Yesterday's tip: Sit
Sit-stay — it's all about teaching patience
You've done the work on sit. Don't stop there.
Teaching your dog a sit-stay is definitely one of the most valuable skills you can teach your dog. This is because a sit-stay teaches patience, and patience is a skill that pay dividends over the lifetime of your dog.
For example, you need to trim your dog's nails, but he has no idea that in life, he is expected to remain still for any period of time for anything. Makes nail trims pretty difficult, huh? If you'd had a sit-stay in place, you could use that command to help get your good-behavior-for-nail-trims routine in place.
Or, how about keeping a begging dog away from the kitchen table, or keeping your dog from crowding guests when they first walk in the door?
If yesterday's 'sit' training is the ultimate building block command, sit-stay is the next layer of blocks you need to lay down.
You've built sit, then you build sit-stay on top of it. Sit-stay is a versatile command because it is effectively all about teaching a dog patience. It's a command you'll be able to use to better your dog's behavior in a variety of situations that you won't even be able to envision until the time pops up, and when it does, you'll be glad you're able to express to your dog that he needs to stay still.
Teaching a sit-stay
1) Give dog sit command
2) Develop a hand signal, most people use the open-palm that most humans recognize as a 'stop' signal. Use the hand signal in conjunction with the word 'stay.'
3) Take a step back with one foot (so one foot remains unmoved, meaning the position of your body isn't moving backward. Just the one foot is). Once the heel of your moving foot touches the ground, immediately bring it back forward to its original position.
4) If the dog has not moved, immediately dispense treat upon your foot landing back in the same position.
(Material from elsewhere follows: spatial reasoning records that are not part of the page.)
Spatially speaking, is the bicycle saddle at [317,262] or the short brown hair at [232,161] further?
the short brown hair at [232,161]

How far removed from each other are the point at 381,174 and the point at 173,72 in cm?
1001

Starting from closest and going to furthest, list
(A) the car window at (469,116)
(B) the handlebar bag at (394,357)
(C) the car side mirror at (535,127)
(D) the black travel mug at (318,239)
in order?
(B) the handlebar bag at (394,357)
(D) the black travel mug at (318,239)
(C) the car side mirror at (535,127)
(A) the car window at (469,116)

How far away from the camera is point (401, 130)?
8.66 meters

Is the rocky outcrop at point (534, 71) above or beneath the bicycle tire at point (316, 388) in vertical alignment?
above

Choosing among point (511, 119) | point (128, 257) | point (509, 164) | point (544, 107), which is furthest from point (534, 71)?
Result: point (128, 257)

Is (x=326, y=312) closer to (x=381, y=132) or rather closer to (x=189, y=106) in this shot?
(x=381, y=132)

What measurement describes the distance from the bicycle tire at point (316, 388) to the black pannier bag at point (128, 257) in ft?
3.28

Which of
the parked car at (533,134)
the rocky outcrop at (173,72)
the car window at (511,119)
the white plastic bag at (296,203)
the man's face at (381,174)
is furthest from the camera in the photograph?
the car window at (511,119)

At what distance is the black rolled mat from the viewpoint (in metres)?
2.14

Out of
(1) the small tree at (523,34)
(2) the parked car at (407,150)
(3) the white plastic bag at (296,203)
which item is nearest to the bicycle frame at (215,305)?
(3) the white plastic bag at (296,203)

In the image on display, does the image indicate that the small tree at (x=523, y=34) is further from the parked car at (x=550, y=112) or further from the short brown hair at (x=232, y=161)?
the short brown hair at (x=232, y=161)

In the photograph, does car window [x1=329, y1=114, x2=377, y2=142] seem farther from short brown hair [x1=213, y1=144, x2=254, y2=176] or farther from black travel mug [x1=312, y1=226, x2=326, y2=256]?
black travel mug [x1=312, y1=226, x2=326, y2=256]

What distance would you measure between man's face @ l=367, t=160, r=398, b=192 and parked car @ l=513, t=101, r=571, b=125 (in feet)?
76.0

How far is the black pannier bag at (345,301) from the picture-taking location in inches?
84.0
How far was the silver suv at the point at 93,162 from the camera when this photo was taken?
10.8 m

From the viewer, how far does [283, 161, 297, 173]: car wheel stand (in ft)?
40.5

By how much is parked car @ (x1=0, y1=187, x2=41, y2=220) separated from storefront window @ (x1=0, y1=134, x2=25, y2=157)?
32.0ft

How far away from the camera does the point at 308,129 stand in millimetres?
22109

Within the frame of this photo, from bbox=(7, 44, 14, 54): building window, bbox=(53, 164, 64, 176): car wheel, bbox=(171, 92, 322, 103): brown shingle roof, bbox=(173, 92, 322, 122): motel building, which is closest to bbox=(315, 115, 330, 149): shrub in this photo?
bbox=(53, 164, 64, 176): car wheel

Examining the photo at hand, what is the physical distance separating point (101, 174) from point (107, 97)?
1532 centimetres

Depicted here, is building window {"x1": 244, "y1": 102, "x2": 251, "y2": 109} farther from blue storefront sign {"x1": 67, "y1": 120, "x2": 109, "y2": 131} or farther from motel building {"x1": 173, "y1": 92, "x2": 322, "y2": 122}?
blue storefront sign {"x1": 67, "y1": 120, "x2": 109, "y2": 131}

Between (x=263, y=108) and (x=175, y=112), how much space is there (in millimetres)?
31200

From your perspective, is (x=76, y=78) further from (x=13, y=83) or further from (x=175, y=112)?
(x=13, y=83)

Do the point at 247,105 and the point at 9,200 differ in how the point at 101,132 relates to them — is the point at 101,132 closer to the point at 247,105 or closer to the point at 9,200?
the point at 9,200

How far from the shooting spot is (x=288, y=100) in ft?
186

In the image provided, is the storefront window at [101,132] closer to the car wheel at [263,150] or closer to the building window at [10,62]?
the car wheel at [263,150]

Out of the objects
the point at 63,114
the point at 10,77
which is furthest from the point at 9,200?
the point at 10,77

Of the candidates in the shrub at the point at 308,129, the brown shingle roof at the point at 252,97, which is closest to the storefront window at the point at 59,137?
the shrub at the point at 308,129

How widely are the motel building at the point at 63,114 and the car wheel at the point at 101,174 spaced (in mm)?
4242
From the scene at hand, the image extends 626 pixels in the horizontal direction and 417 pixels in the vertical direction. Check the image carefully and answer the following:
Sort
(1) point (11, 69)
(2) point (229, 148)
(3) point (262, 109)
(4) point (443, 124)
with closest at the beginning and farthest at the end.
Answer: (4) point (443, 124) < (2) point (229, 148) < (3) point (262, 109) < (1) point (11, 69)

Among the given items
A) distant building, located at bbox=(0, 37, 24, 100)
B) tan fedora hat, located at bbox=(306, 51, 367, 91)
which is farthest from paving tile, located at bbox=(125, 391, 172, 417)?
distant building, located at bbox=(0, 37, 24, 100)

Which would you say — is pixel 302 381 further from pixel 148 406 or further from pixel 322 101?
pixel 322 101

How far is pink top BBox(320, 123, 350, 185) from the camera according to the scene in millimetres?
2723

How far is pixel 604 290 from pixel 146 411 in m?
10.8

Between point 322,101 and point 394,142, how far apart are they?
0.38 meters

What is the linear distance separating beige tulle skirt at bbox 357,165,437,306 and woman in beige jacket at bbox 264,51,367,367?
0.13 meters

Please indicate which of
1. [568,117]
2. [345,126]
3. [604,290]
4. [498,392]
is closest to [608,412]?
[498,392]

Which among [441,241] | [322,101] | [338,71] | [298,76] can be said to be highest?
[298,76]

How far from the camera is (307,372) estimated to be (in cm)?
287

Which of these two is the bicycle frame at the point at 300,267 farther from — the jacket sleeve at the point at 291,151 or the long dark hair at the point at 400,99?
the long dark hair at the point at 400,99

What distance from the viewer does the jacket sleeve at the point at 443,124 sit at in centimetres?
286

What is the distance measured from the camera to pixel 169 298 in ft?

You may need to do this a couple times. If your dog is staying during your one-foot-movement, then add your other foot into the equation — now you're taking one full step backward with both feet. Immediately go back to your original position. If the dog has not moved, dispense treat upon both feet being back to their original position.
Gradually build the number of steps you take backward. If the dog breaks his sit-stay at any time, put him back into a sit and go through the routine again, but with fewer backward steps.
If the dog cannot stay still for even your beginning one-foot-step, then take no steps at all. Simply give the hand signal and stay command, wait a second, dispense treat. Do this again, wait two seconds, dispense treat. Do this again, wait three seconds, dispense treat.
The important thing is to remember, if it's not working, decrease the challenge.
At some point, the dog will catch on that his task is simply to remain put until you return with a treat. Then you can begin moving far away, down the hallway, out of your dog's sight, etc. while keeping him in a sit-stay.
Next, practice the sit-stay outside and wherever you can to ensure the dog understands that regardless of where he is or what other people or dogs may be around, the sit-stay game still reaps rewards for him (treats).
Common mistake — making sit-stay into sit-stay-come
I've seen lots of dog owners start 'stay' training by putting the dog in a sit-stay, moving away and then asking the dog to come to you. This is an advanced sit-stay that incorporates a recall command. Many people mistakenly start with this method, but this should be an exercise done after a solid sit-stay has been trained. Remember, to begin, move away from your dog, then move back to your dog. This makes it clear to the dog that the game is not about staying until called, but simply staying. Feel free to move on to the sit-stay-come after you've built a strong sit-stay in the first place, and then switch up between the two. This keeps the dog on his toes, listening intently for your command to see whether he stays put, or comes when called.